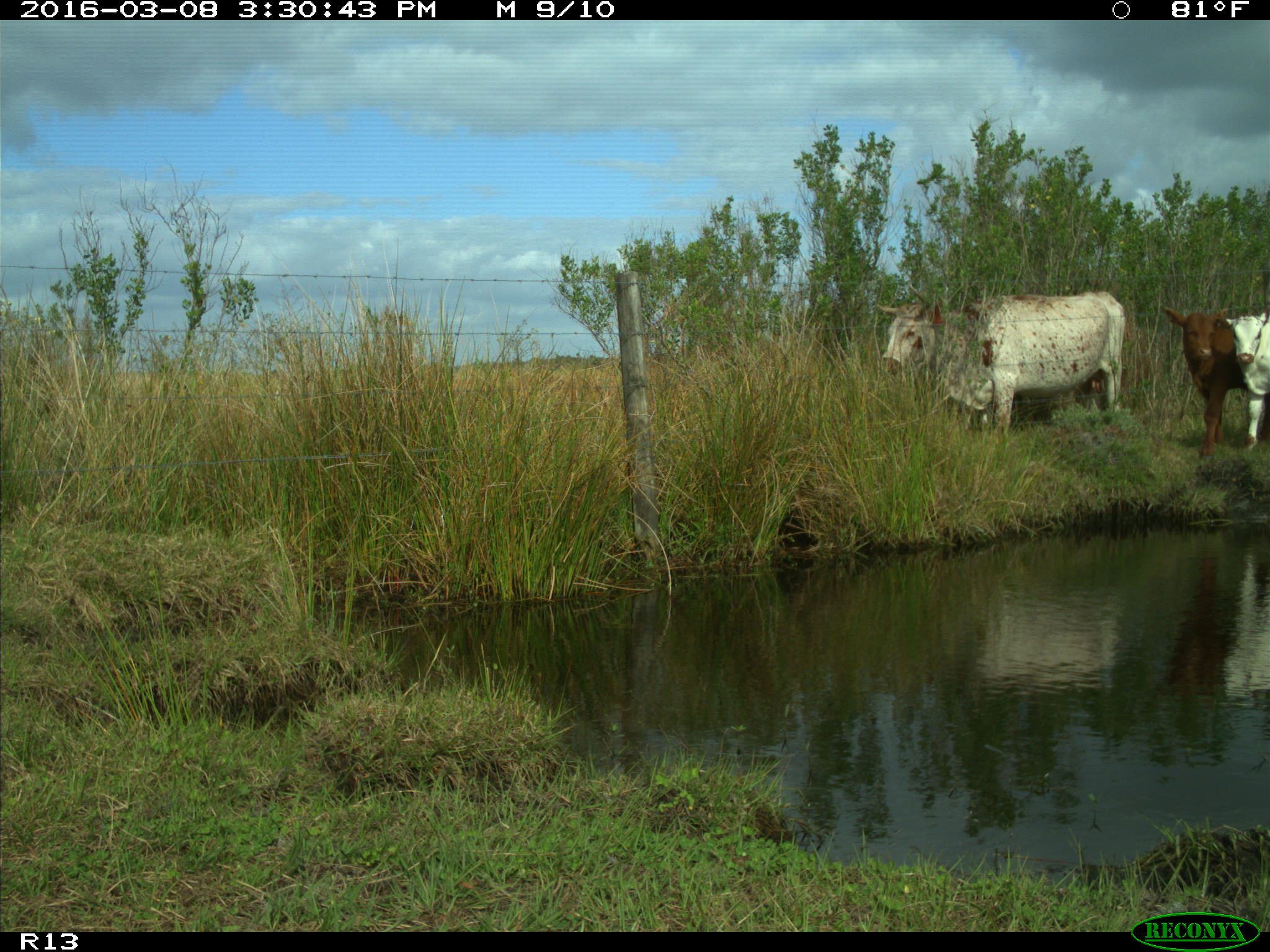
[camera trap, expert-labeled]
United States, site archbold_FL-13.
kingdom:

◆ GOAL OF THE EXERCISE
Hand back every line of the material, exactly, without the pictures.

◆ RESPONSE BOX
[camera trap, expert-labeled]
United States, site archbold_FL-13.
kingdom:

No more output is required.